Nothing but the lines from the line with "vive la sua" to the end of the records below should appear in the answer, each exactly as given.

DATA UNDER STUDY =
* * * * *
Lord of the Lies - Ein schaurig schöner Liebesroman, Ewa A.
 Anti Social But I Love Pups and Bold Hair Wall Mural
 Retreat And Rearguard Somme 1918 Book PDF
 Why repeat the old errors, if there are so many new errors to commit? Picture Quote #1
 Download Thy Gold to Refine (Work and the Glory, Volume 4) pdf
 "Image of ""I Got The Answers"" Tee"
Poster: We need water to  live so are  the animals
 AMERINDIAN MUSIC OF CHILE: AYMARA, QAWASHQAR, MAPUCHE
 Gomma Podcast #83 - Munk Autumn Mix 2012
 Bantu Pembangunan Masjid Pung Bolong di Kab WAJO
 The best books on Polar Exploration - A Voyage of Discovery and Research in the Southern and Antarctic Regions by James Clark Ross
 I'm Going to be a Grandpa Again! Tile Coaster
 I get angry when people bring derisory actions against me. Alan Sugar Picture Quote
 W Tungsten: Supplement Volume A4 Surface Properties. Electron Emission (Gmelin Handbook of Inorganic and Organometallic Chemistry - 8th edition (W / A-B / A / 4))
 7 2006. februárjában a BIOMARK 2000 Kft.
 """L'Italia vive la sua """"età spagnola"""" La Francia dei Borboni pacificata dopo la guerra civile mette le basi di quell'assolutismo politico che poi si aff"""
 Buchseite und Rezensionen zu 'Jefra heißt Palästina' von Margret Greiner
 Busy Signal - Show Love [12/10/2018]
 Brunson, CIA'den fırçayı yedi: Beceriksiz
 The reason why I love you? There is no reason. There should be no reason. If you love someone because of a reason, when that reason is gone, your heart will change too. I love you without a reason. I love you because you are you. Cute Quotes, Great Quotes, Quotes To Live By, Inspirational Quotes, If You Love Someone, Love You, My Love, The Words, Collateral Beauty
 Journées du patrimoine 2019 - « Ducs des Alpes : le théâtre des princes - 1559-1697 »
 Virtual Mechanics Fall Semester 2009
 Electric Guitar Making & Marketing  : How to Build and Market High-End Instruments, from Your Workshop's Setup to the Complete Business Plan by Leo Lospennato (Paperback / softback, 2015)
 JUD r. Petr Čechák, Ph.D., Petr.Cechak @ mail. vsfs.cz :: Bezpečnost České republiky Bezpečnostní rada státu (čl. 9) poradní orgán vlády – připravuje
* * * * *
EXERCISE RESPONSE =
 """L'Italia vive la sua """"età spagnola"""" La Francia dei Borboni pacificata dopo la guerra civile mette le basi di quell'assolutismo politico che poi si aff"""
 Buchseite und Rezensionen zu 'Jefra heißt Palästina' von Margret Greiner
 Busy Signal - Show Love [12/10/2018]
 Brunson, CIA'den fırçayı yedi: Beceriksiz
 The reason why I love you? There is no reason. There should be no reason. If you love someone because of a reason, when that reason is gone, your heart will change too. I love you without a reason. I love you because you are you. Cute Quotes, Great Quotes, Quotes To Live By, Inspirational Quotes, If You Love Someone, Love You, My Love, The Words, Collateral Beauty
 Journées du patrimoine 2019 - « Ducs des Alpes : le théâtre des princes - 1559-1697 »
 Virtual Mechanics Fall Semester 2009
 Electric Guitar Making & Marketing  : How to Build and Market High-End Instruments, from Your Workshop's Setup to the Complete Business Plan by Leo Lospennato (Paperback / softback, 2015)
 JUD r. Petr Čechák, Ph.D., Petr.Cechak @ mail. vsfs.cz :: Bezpečnost České republiky Bezpečnostní rada státu (čl. 9) poradní orgán vlády – připravuje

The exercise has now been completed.